Shulou(Shulou.com)06/01 Report--

This article shows you how to carry out the analysis of Docker image management, the content is concise and easy to understand, can definitely brighten your eyes, through the detailed introduction of this article, I hope you can get something.

Run the container sample Nginx

Download the image directly and start the container. Select the alpine version here:

$docker run-- name web1-p 8001VR 80-d nginx:alpineUnable to find image 'nginx:alpine' locallyalpine: Pulling from library/nginxe7c96db7181b: Downloading 3fb6217217ef: Download complete alpine: Pulling from library/nginxe7c96db7181b: Pull complete 3fb6217217ef: Pull complete Digest: sha256:17bd1698318e9c0f9ba2c5ed49f53d690684dab7fe3e8019b855c352528d57beStatus: Downloaded newer image for nginx:alpine01c17a72e943e93d71b56b433bea7a3d6ffa1f848dc3947f2adaf2bb2e3e7fee$

Description of startup parameters:

-d, which means that after starting the container, it runs in the background of the host.

-p, port mapping, which maps port 8001 of the host to port 80 inside the container. Port mapping is part of network and will be described in more detail later.

View the launched container:

$docker container lsCONTAINER ID IMAGE COMMAND CREATED STATUS PORTS NAMESf57cd5f9d50f nginx:alpine "nginx-g'daemon of..." 13 minutes ago Up 12 minutes 0.0.0.0 minutes ago Up 8001-> 80/tcp web1 $

You can see the port and port mapping.

The focus here is on COMMAND, and the above display is truncated:

$docker container ls-- no-trunc-- format'{{.Command}}'"nginx-g 'daemon off;'" $

Here the startup nginx adds parameters, and daemon off literally means to shut down the daemon. This is for nginx to run in the foreground.

If it is the default startup mode of nginx, then the nginx program will run in the background. Once the nginx is started, there will be no programs, and as a result, the container will exit.

To execute any program or service in a container, you must not run in the background in the container. As long as it runs in the background, it will be terminated as soon as it starts.

Now that Nginx is started, you can access it directly from the browser. And port mapping is done, so it can be accessed directly through the port of the host: the IP address of the http://[ host]: 8001.

Container log

The purpose of each container is simply to run a program that is the main process of the container, PID=1. The logs of traditional programs are generally saved in log files, but this is not necessary in the container. Because now the whole container is just to run a process, the log can be printed directly on the console, which is the effect of the program running directly in the foreground.

Use the following command to view the log:

$docker container logs web1

After viewing, visit the page several times to see if there is an access log refresh.

Redis

First, start a redis directly:

$docker container run-- name redis-d redis:alpine

After the container starts, it still stays in the command line interface of the host.
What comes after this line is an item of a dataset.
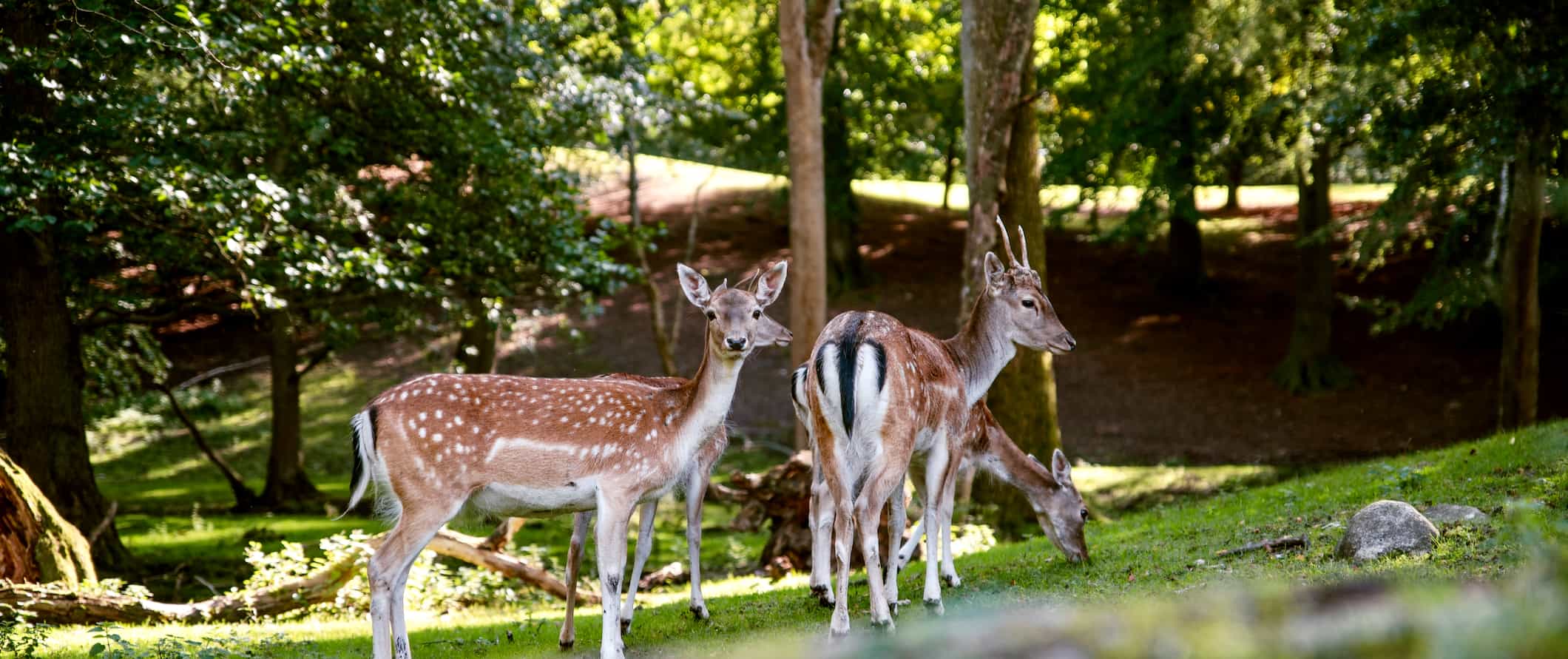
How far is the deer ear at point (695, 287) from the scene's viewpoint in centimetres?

Enter the inside of the container

Now you need to go inside the container and operate, just like the previous busybox. However, this time a redis-server program is running inside the capacity, and there is usually only one program running inside a container. So there is no shell in the container.

Unlike the previous busybox container, there is a shell inside the busybox container. So there is no terminal interface for direct access. Here you need to start a shell and enter:

$docker container exec-it redis / bin/sh/data # psPID USER TIME COMMAND 1 redis 0:00 redis-server 12 root 0:00 / bin/sh 23 root 0:00 ps/data #

Enter and execute the command to view the processes in the current container.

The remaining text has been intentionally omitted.